16. «ФИЛЕАС, МАНЕКЕН В ЦИЛИНДРЕ»

   Среди книг «Атона» особой прозрачностью шифра выделяется набоковская «Защита Лужина» (1929). В этом романе вообще нет тайного сюжета: загадкой является сам герой и все, что с ним происходит. Только очень снисходительный читатель может увидеть в Лужине рассеянного гения: на самом деле это человекоподобное существо имеет очень мало общего с людьми. Тарзан наоборот. Размежевание героя с миром происходит в детстве и описывается как новое рождение: «…Весь мир вдруг потух, как будто повернули выключатель, и только одно, посреди мрака, было ярко освещено, новорожденное чудо…». Между турнирами Лужин живет как во сне, но играя, чувствует, что «тот или другой воображаемый квадрат занят определенной сосредоточенной силой, так что движение фигуры представлялось ему как разряд, как удар, как молния, — и над этим напряжением он властвовал». Управление виртуальным миром. Однажды Лужин заболел, и врачи запретили ему играть в шахматы. Потеряв точку приложения сил, гроссмейстер задумывается над своим собственным существованием и делает вывод: им руководит могущественная сила — «таинственный, невидимый антрепренер».
   Не о себе ли рассказывает Владимир Набоков?
   Лужин ищет «ключ комбинации» в перипетиях своей судьбы. в расстановке лиц, в случайно брошенном слове.
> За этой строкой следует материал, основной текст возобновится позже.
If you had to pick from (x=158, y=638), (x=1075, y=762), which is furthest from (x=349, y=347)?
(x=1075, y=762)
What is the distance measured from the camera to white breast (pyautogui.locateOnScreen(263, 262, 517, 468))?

Так должен действовать и дешифровщик: в персонажах и событиях нужно увидеть тщательно расставленные указатели — вроде меловых стрелок в «казаках-разбойниках». Эти знаки не только объяспяюг суть происходящего в романе, но и выводят за пределы текста, — к реалиям, имеющим для Набокова чрезвычайную важность. Вот начало романа:
   «Больше всего его поразило то, что с понедельника он будет Лужиным. Его отец — настоящий Лужин, пожилой Лужин, Лужин, писавший книги, — вышел от него, улыбаясь, потирая руки, уже смазанные на ночь прозрачным английским кремом, и своей вечерней замшевой походкой вернулся к себе в спальню».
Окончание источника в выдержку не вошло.